Chronic neuropathic pain is closely related to neuroinflammation. We also used ELISA to determine the content of inflammatory factors in the spinal cord. The results showed that compared with the sham group, the contents of IL‐1β, IL‐6, and TNF‐α in the spinal cord of the CCI group were significantly increased (Figure 5A–C, p < 0.001, p < 0.0001). The contents of IL‐1β, IL‐6, and TNF‐α in the SDH of the CCI+SCI group were significantly decreased compared with those in the CCI + NS group (Figure 5A–C, p < 0.001, p < 0.0001). Phagocytic microglial cell number and activity are closely related to neuroinflammation. ²⁰ , ²⁴ The results of immunofluorescence showed that the proportion of the fluorescence area of inflammatory cytokines in the SDH of mice in the CCI group was significantly increased compared with that of the sham group. After local administration of SCI or NS to CCI mice, the proportion of the fluorescence area of inflammatory factors in the SDH of mice in the CCI + SCI group was decreased compared with that in the CCI+NS group (Figure 5D–F, p < 0.0001). Moreover, our results also showed that the two inflammatory cytokines, TNF‐α and IL‐1β, were mostly colocalized with microglia marker IBA‐1, both of which were positively correlated with the cell number and activation of microglia (Figure 5D,G,H, p < 0.001, p < 0.0001), indicating that increased phagocytic microglia caused neuroinflammation in the spinal cord.

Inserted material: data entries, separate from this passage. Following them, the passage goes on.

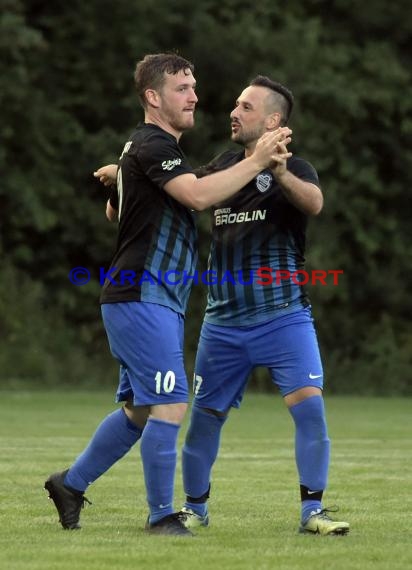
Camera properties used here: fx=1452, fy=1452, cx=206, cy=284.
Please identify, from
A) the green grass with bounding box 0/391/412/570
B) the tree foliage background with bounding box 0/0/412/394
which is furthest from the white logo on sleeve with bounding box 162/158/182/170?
the tree foliage background with bounding box 0/0/412/394

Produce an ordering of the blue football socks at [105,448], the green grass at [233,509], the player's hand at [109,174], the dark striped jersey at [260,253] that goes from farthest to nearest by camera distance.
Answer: the player's hand at [109,174], the dark striped jersey at [260,253], the blue football socks at [105,448], the green grass at [233,509]

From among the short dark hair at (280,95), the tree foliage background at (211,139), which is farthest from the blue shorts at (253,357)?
the tree foliage background at (211,139)

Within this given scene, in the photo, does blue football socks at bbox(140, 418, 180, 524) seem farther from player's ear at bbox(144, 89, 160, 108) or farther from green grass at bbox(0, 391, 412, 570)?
player's ear at bbox(144, 89, 160, 108)

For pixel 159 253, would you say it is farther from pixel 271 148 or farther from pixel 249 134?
pixel 249 134

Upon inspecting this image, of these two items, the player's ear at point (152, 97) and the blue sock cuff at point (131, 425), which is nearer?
the player's ear at point (152, 97)

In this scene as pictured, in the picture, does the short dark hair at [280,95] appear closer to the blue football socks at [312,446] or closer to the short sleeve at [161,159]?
the short sleeve at [161,159]

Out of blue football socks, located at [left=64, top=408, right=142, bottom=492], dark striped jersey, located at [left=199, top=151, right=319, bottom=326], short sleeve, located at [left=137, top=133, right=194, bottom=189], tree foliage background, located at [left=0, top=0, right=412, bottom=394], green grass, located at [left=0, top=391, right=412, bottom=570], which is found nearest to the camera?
green grass, located at [left=0, top=391, right=412, bottom=570]

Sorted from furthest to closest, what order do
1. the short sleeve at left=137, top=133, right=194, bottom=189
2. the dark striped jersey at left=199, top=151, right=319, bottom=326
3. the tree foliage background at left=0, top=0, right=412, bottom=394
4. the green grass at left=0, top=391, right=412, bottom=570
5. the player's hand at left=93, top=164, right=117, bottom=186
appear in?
the tree foliage background at left=0, top=0, right=412, bottom=394 < the player's hand at left=93, top=164, right=117, bottom=186 < the dark striped jersey at left=199, top=151, right=319, bottom=326 < the short sleeve at left=137, top=133, right=194, bottom=189 < the green grass at left=0, top=391, right=412, bottom=570

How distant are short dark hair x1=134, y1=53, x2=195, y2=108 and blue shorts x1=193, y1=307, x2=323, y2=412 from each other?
49.0 inches

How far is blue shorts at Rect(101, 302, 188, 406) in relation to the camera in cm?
652

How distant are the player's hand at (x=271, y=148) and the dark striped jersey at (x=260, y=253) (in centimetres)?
38

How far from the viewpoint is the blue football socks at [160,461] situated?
21.4ft

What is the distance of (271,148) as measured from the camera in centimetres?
653

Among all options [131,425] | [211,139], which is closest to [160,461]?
[131,425]
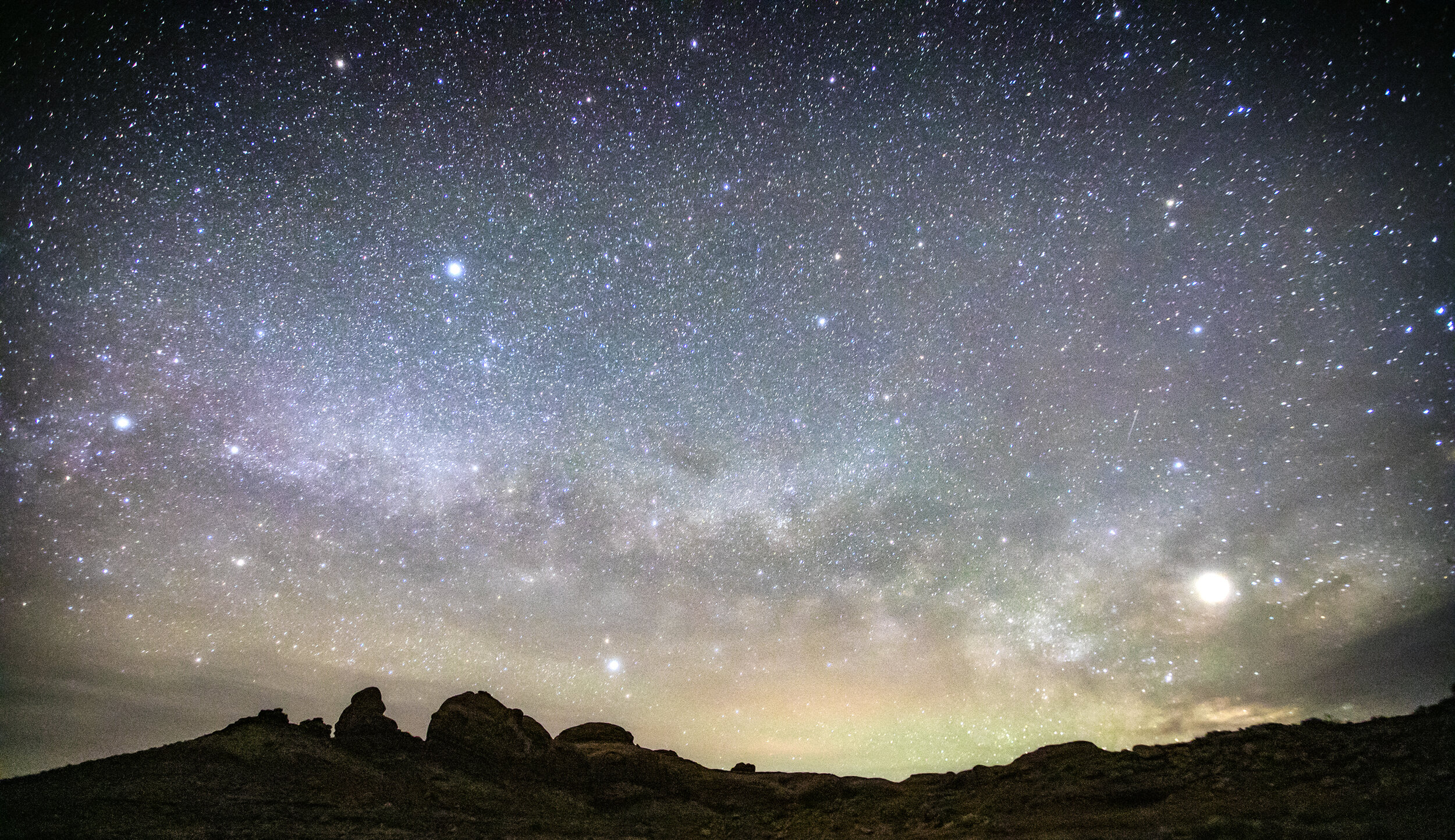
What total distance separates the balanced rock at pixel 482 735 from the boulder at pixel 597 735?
3925 millimetres

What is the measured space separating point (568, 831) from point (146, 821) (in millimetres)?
16734

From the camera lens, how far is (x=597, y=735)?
40.0m

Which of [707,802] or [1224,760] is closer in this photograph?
[1224,760]

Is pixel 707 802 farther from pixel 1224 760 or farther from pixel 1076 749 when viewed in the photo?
pixel 1224 760

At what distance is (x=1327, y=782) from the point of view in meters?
17.5

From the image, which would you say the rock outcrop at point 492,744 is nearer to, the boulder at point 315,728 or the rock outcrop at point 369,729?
the rock outcrop at point 369,729

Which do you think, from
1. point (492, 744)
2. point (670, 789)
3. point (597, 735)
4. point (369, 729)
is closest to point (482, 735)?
A: point (492, 744)

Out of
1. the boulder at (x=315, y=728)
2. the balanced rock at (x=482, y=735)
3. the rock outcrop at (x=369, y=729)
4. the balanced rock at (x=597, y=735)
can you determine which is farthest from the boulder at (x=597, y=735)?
the boulder at (x=315, y=728)

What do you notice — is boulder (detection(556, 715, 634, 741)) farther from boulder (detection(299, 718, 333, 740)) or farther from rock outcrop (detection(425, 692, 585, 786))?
boulder (detection(299, 718, 333, 740))

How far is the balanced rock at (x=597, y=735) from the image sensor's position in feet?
128

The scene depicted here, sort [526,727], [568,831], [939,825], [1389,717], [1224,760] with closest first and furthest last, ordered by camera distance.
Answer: [1389,717]
[1224,760]
[939,825]
[568,831]
[526,727]

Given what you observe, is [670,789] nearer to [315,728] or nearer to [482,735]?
[482,735]

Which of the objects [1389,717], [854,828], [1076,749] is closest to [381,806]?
[854,828]

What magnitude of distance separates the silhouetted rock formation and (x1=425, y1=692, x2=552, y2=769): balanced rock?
0.10m
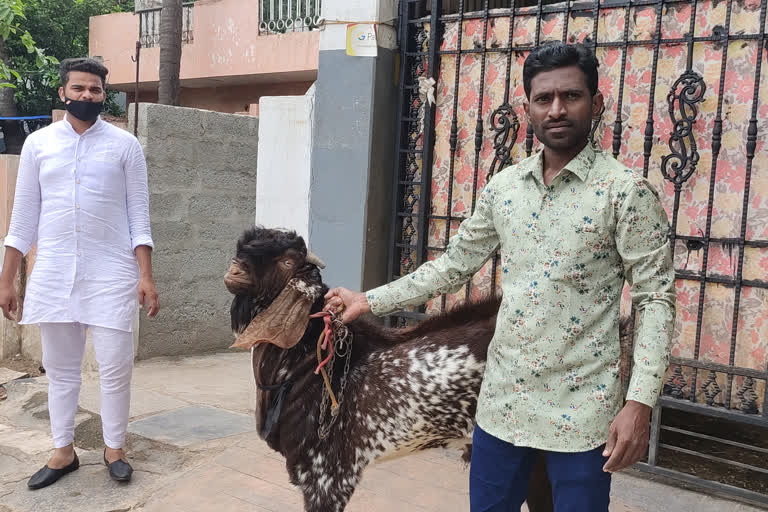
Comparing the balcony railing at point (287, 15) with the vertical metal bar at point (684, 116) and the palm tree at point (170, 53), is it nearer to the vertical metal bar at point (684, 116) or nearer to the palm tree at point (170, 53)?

Expression of inflammatory cytokines in the spinal cord and colocalization of TNF‐α and IL‐1β with microglia marker IBA‐1. (A–C) Levels of TNF‐α, IL‐6, and IL‐1β in the spinal cord of mice in the sham, CCI, CCI + NS, and CCI + SCI groups. n = 8, mean ± SD, one‐way ANOVA. (D) Colocalization of TNF‐α (red) or IL‐1β (red) with IBA‐1 (green) in the SDH. White rectangles indicate the areas of interest and enlarged images. Scale bars = 100 μm. (E, F) TNF‐α and IL‐1β expression was detected in the SDH of the sham, CCI, CCI + NS, and CCI + SCI groups. (G, H) Quantification histograms showed colocalization of IBA‐1 with TNF‐α, or IL‐1β in the four groups. Scale bars = 100 μm, n = 6, mean ± SD, one‐way ANOVA. CCI, chronic constriction injury; IBA‐1, ionized calcium binding adapter molecule 1; IL‐1β, interleukin‐1β; IL‐6, interleukin‐6; ns, not significant; NS, normal saline; SCI, Stauntonia chinensis injection; TNF‐α, tumor necrosis factor α. **p < 0.01; ***p < 0.001; ****p < 0.0001. [Color figure can be viewed at wileyonlinelibrary.com]

3.6. The expression of PSD‐95 was upregulated in the spinal cord of SCI‐treated CCI mice

Gene enrichment analysis is a method to analyze gene expression information. Enrichment is performed to classify genes by Component, Function, Pathway, and other properties, and to classify and annotate gene sets composed of genes with the same or similar functions. The RNA sequencing results showed that 383 genes were upregulated (PSD‐95 included) and 79 genes were downregulated in the spinal cord of CCI+SCI mice, compared with the CCI mice (Figure 6A). The Reactome database is a collection of responses and biological pathways in human and other model species. The enrichment results of the Reactome pathway showed that the DEGs were mainly involved in “protein–protein interactions at synapses” and “neurexins and neuroligins” (Figure 6B). Meanwhile, GO functional enrichment showed that the DEGs were primarily enriched in BP terms such as “regulation of transynaptic signaling,” “neuronal synaptic plasticity,” “synaptic plasticity,” “AMPA receptor activity,” and “neurotransmitter receptor activity” (Figure 6C). We noticed that PSD‐95 highly coincided in GO functional enrichment significant items and the Reactome enrichment significant pathways. Meanwhile, Western blot results also showed that the expression of PSD‐95 increased in the spinal cord of mice in the CCI+SCI group (Figure 6D,E, p < 0.001). Therefore, we attempted to explore the relationship between PSD‐95 and neuropathic pain.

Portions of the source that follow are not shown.